- GIVEN REQUEST A:
Copy down the rows from the line containing "What quantity of" through the last line of the rows, reproducing each line precisely.

- SOURCE PASSAGE:

When that task is completed, we can proceed with creating an ingest pipeline that will use this model. The model_id will not change after uploading.

Creating the Ingest Pipeline

The following command will create an ingest pipeline names title-embeddingthat uses the model uploaded above.

PUT _ingest/pipeline/title-embedding
{
  "description": "Title embedding pipeline",
  "processors" : [
    {
      "text_embedding": {
        "model_id": "<model_id>",
        "field_map": {
           "title": "title_embedding"
        }
      }
    }
  ]
}

The field_map property describes the relationship between the text field that is provided, in this case is it movie titles, so I am using the titlefield. The title_embedding field is where the ingest pipeline will place the output of the model. The field_map can contain as many mappings as needed. Multiple models can be used by including more than one entry for processors.

This ingest pipeline can be used for more than one index, given that the field_map is applicable to both. It is currently not used, we need to tell OpenSearch to use this pipeline when indexing to one or more indices. This must be defined on the index settings.

Creating an Index

Use the following command to create an index that uses the title-embeddingingest pipeline.

PUT /movies
{
    "settings": {
        "index.knn": true,
        "default_pipeline": "title-embedding"
    },
    "mappings": {
        "properties": {
            "title_embedding": {
                "type": "knn_vector",
                "dimension": 384,
                "method": {
                    "name": "hnsw",
                    "engine": "lucene"
                }
            },
            "title": {
                "type": "text"
            }
        }
    }
}

We have to supply some information in the index settings and field mapping for OpenSearch to understand how to process and index documents.

index.knn: true enables k-NN search for this index.
default_pipeline: title-embedding specifies the ingest pipeline which should be used.
type: knn_vector is the field mapping type for title_embedding
dimension: 384 refers to the dimensionality of the model chosen. In this case, it is 384.
method in the future, other methods may be used, but these are currently supported by OpenSearch

Technically, we could stop here, index some movies, and search by specifying the model using a neural query, but that would require providing the model_id in each search request. This is less than ideal, as in most cases, we will want to ensure we are using the same model that was used for indexing. We will create a search template to make this easier.

Creating a Search Template

The following command will create a search template named neural_search_template. Make sure to replace the <model_id> with the model_id from earlier.

POST _scripts/neural_search_template
{
  "script": {
    "lang": "mustache",
    "source": {
      "from": "{{from}}{{^from}}0{{/from}}",
      "size": "{{size}}{{^size}}10{{/size}}",
      "query": {
        "neural": {
          "title_embedding": {
            "query_text": "{{query}}",
            "model_id": "<model_id>",
            "k": 200
          }
        }
      },
      "fields": [
        "title"
      ],
      "_source": false
    }
  }
}

Note the neural query. This is a new type of query which allows inline use of an ML model for encoding the query_text to be used when searching using k-NN on the title_embedding field.

- GIVEN REQUEST B:
In the passage about OpenSearch ingest pipelines, what dimension is set for the title_embedding field when creating the movies index?

- INPUT ROWS:
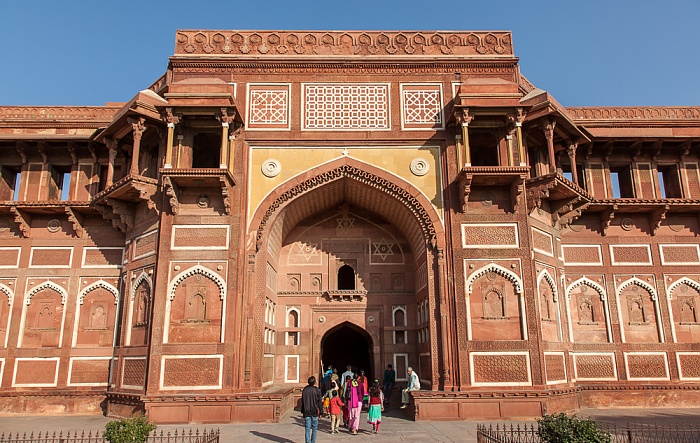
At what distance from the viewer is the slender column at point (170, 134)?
522 inches

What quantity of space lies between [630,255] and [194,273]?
1156 centimetres

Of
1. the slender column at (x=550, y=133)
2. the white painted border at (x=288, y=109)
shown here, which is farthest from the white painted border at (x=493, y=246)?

- EXPECTED ANSWER A:
What quantity of space lies between [630,255] and [194,273]?
1156 centimetres

Of
1. the slender column at (x=550, y=133)
2. the white painted border at (x=288, y=109)
shown here, which is farthest from the white painted border at (x=493, y=246)?

- EXPECTED ANSWER B:
384